Convert the items from the line containing "At what distance from the camera do" through the end of the items into a two-column CSV with the columns "text" and "answer", with one row per item, each value in a single quoted field, and line breaks replaced by spaces. Omit the pictures.

Items from a dataset
%%

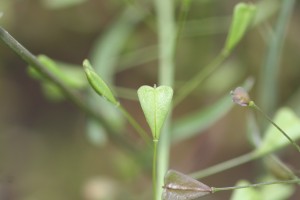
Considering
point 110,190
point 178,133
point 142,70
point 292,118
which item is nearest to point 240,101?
point 292,118

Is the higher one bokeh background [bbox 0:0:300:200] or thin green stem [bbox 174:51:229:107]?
bokeh background [bbox 0:0:300:200]

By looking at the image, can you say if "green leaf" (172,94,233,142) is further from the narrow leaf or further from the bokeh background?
the narrow leaf

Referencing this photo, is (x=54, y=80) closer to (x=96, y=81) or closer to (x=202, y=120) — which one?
(x=96, y=81)

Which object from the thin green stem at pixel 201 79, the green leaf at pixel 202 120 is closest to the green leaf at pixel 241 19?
the thin green stem at pixel 201 79

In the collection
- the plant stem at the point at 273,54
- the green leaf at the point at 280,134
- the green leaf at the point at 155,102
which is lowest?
the green leaf at the point at 155,102

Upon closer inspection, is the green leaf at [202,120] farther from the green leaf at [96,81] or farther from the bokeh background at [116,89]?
the green leaf at [96,81]

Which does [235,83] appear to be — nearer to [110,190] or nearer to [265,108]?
[265,108]

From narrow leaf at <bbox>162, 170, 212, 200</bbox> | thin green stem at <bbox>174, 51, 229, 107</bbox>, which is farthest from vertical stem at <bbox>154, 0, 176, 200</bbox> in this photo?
narrow leaf at <bbox>162, 170, 212, 200</bbox>
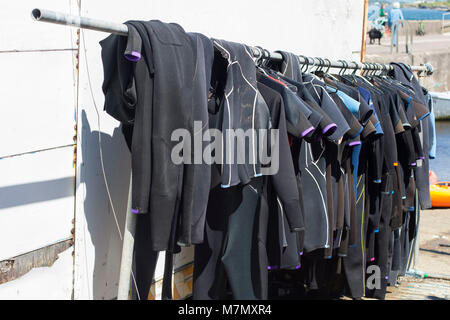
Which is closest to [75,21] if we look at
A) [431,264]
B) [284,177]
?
[284,177]

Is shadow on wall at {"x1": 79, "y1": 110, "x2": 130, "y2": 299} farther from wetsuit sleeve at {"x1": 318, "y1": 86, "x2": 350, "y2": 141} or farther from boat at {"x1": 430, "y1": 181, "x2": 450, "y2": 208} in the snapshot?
boat at {"x1": 430, "y1": 181, "x2": 450, "y2": 208}

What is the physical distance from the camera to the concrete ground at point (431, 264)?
4.89 meters

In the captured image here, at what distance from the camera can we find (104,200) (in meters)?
2.96

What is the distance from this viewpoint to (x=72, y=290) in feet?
9.38

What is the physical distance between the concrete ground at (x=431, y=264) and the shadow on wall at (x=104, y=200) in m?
2.67

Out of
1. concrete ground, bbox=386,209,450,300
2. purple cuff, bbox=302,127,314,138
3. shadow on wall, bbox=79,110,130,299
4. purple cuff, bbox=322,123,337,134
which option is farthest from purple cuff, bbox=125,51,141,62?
concrete ground, bbox=386,209,450,300

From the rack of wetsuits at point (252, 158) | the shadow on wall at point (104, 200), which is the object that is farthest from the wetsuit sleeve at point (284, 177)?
the shadow on wall at point (104, 200)

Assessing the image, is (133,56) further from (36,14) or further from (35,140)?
(35,140)

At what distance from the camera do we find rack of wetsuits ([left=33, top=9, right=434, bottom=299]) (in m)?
2.46

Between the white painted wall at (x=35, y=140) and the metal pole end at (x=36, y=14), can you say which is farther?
the white painted wall at (x=35, y=140)

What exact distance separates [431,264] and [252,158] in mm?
3819

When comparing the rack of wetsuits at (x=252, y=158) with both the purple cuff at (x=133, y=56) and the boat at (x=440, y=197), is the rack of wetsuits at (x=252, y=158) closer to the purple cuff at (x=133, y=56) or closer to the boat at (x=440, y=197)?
the purple cuff at (x=133, y=56)

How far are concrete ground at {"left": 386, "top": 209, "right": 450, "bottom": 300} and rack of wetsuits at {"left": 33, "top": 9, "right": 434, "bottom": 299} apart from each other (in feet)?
2.05

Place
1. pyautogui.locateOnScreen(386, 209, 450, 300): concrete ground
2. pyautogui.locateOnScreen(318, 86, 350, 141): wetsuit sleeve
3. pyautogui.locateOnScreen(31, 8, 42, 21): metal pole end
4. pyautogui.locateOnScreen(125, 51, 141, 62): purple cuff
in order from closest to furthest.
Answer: pyautogui.locateOnScreen(31, 8, 42, 21): metal pole end → pyautogui.locateOnScreen(125, 51, 141, 62): purple cuff → pyautogui.locateOnScreen(318, 86, 350, 141): wetsuit sleeve → pyautogui.locateOnScreen(386, 209, 450, 300): concrete ground
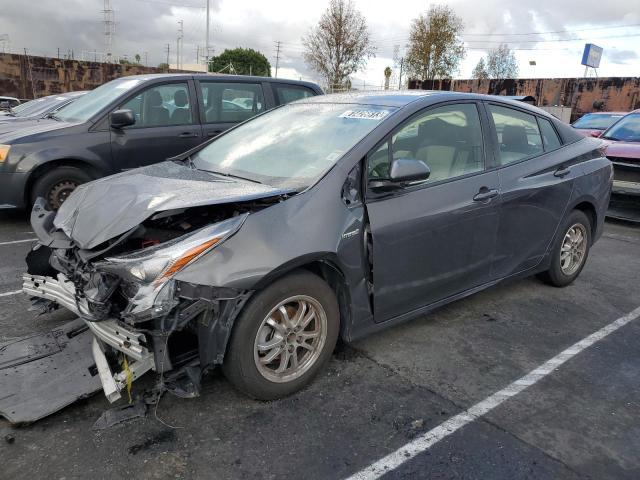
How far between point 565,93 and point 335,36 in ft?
51.4

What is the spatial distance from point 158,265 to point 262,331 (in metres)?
0.65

%%

ANSWER IN FULL:
text,answer
"At what distance from the camera do we find rack of wetsuits ([left=33, top=9, right=434, bottom=299]) (in m)?","2.46"
"Between the white painted wall at (x=35, y=140) and the metal pole end at (x=36, y=14), can you say which is farther?","the white painted wall at (x=35, y=140)"
"What exact distance separates [431,264] and [252,158] in mm?","3819"
"When comparing the rack of wetsuits at (x=252, y=158) with both the purple cuff at (x=133, y=56) and the boat at (x=440, y=197), is the rack of wetsuits at (x=252, y=158) closer to the purple cuff at (x=133, y=56) or closer to the boat at (x=440, y=197)?","the purple cuff at (x=133, y=56)"
"How far are concrete ground at {""left"": 386, ""top"": 209, ""right"": 450, ""bottom"": 300} and rack of wetsuits at {""left"": 33, ""top"": 9, ""right"": 434, ""bottom"": 299} apart from each other (in feet)?","2.05"
"Place 1. pyautogui.locateOnScreen(386, 209, 450, 300): concrete ground 2. pyautogui.locateOnScreen(318, 86, 350, 141): wetsuit sleeve 3. pyautogui.locateOnScreen(31, 8, 42, 21): metal pole end 4. pyautogui.locateOnScreen(125, 51, 141, 62): purple cuff in order from closest to furthest. Answer:","pyautogui.locateOnScreen(31, 8, 42, 21): metal pole end → pyautogui.locateOnScreen(125, 51, 141, 62): purple cuff → pyautogui.locateOnScreen(318, 86, 350, 141): wetsuit sleeve → pyautogui.locateOnScreen(386, 209, 450, 300): concrete ground"
"How far between point 565,93 and point 335,36 in ft?","51.4"
"What is the spatial distance from point 158,265 to point 262,331 (in metres)?","0.65"